▶ Problem to work on
Pick out every line of the data below that contains the word "this", and copy each one in full.

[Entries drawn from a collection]
++++
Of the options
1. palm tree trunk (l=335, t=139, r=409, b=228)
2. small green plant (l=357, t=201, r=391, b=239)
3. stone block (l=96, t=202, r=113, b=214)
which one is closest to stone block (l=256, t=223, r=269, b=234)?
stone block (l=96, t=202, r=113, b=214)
++++
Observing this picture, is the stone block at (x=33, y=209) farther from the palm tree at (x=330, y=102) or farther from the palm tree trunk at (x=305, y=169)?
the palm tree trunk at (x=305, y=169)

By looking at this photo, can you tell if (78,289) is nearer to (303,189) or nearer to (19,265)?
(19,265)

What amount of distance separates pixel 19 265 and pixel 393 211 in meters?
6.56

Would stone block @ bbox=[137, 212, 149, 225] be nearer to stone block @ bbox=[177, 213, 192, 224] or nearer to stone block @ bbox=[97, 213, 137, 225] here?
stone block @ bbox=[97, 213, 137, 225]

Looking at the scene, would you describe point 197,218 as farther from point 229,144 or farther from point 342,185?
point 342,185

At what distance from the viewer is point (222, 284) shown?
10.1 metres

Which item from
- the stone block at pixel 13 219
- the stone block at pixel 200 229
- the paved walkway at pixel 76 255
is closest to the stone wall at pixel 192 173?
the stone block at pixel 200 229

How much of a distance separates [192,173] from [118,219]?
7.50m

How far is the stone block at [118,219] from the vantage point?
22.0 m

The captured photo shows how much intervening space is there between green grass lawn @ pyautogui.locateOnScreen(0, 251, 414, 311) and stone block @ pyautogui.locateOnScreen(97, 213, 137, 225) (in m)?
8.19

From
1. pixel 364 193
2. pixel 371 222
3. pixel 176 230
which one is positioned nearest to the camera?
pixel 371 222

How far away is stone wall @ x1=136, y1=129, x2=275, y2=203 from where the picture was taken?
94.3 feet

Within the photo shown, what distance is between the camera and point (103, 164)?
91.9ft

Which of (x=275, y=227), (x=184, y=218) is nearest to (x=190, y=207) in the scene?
++++
▶ The response
Observing this picture, is the stone block at (x=33, y=209) farther from the palm tree at (x=330, y=102) or farther from the palm tree trunk at (x=305, y=169)?
By looking at this photo, can you tell if (78,289) is nearer to (303,189) or nearer to (19,265)?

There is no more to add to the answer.